Menjelang Idul Fitri, saya tidak berani mengunjungi Pasar Anyar Kota Bogor. Kayak cendol! Para pedagang dan pembeli bercampur baur seolah menjadi satu, jika dilihat dari kejauhan.
Berbeda dengan keadaan setelah lebaran.
Kemarin, pada hari keempat bulan Syawal, saya jalan-jalan ke pasar tradisional itu. Tidak seperti biasanya yang melalui jalan besar, kali ini saya menempuh perjalanan menyusuri gang lalu pada ujungnya melintasi jembatan di atas rel kereta (KRL).
Kondisi Pasar Anyar tampak tidak sepadat sebelum lebaran, bahkan tidak seramai hari biasa. Dengan keadaan jual-beli yang belum normal, saya percaya diri untuk masuk lebih dalam.
Padahal jam digital di telepon genggam menunjukkan angka tujuh pagi lewat sedikit. Mestinya sudah berada di jam sibuk.
Biasanya banyak orang, sepeda motor, dan angkot berebut jalur.

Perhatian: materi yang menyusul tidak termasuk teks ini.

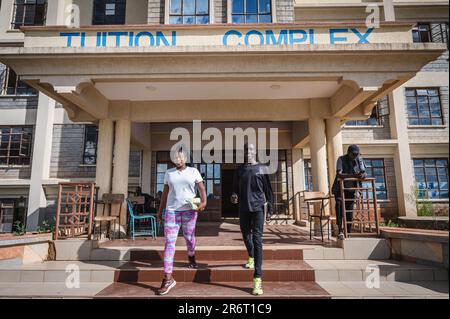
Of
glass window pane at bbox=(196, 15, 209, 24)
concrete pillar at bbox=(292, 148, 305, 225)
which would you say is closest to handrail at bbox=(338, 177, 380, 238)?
concrete pillar at bbox=(292, 148, 305, 225)

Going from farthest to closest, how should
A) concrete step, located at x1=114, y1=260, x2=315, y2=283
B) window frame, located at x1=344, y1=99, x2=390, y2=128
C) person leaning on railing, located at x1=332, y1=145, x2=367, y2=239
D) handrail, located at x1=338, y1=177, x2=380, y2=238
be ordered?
window frame, located at x1=344, y1=99, x2=390, y2=128 < person leaning on railing, located at x1=332, y1=145, x2=367, y2=239 < handrail, located at x1=338, y1=177, x2=380, y2=238 < concrete step, located at x1=114, y1=260, x2=315, y2=283

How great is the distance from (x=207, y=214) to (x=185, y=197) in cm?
676

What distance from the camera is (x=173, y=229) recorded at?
3615 mm

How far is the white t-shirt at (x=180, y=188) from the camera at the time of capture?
12.0 ft

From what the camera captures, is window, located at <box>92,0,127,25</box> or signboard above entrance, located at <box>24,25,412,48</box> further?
window, located at <box>92,0,127,25</box>

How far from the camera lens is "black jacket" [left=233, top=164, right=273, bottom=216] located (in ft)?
11.6

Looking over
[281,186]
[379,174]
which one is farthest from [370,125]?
[281,186]

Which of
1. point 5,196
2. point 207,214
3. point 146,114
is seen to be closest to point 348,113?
point 146,114

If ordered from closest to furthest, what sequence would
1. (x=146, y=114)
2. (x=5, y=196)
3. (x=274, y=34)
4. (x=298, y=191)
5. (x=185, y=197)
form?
(x=185, y=197), (x=274, y=34), (x=146, y=114), (x=298, y=191), (x=5, y=196)

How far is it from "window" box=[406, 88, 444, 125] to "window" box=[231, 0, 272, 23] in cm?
844

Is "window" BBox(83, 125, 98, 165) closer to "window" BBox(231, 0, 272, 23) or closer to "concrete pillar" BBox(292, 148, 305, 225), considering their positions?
"window" BBox(231, 0, 272, 23)
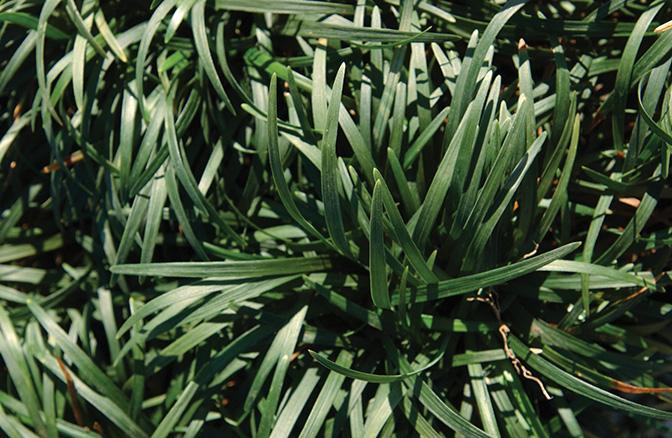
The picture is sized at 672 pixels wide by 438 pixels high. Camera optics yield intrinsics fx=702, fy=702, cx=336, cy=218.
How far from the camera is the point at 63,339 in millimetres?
1000

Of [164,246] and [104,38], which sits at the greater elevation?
[104,38]

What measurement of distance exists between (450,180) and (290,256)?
0.28 metres

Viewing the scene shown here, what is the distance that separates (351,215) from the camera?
88 cm

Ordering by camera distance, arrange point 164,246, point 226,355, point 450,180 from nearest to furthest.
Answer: point 450,180, point 226,355, point 164,246

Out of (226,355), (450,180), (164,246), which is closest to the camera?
(450,180)

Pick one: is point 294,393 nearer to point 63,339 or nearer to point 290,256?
point 290,256

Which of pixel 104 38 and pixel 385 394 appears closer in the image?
pixel 385 394

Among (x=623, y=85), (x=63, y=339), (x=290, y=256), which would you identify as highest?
(x=623, y=85)

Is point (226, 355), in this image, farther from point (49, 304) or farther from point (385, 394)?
point (49, 304)

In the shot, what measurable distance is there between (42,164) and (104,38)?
0.91 feet

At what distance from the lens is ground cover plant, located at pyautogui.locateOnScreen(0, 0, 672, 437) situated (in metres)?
0.84

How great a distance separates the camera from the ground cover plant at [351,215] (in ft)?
2.75

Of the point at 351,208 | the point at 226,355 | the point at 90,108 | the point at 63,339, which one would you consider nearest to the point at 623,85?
the point at 351,208

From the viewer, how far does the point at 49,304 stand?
1063 mm
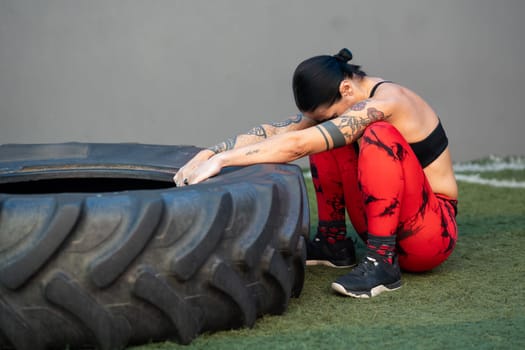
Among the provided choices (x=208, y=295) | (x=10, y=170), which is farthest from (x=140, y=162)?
(x=208, y=295)

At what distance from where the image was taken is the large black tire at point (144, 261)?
1874 mm

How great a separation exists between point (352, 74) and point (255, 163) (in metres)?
0.45

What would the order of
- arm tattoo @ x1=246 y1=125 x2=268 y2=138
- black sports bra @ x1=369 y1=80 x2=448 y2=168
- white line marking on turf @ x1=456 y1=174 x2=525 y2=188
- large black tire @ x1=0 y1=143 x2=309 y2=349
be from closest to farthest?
large black tire @ x1=0 y1=143 x2=309 y2=349
black sports bra @ x1=369 y1=80 x2=448 y2=168
arm tattoo @ x1=246 y1=125 x2=268 y2=138
white line marking on turf @ x1=456 y1=174 x2=525 y2=188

Ditambah lapak para pedagang yang mengambil sebahagian besar badan jalan. Ternyata tampak sepi.
"Yang berdagang baru ada seperempat. Mungkin masih lebaran atau di kampung halaman," ujar seorang pedagang buah salak dan buah naga.Â
Menurut penuturannya, ia telah mudik ke Leuwiliang (berjarak kurang dari 25 km dari Pasar Anyar Kota Bogor). Makanya sudah berjualan.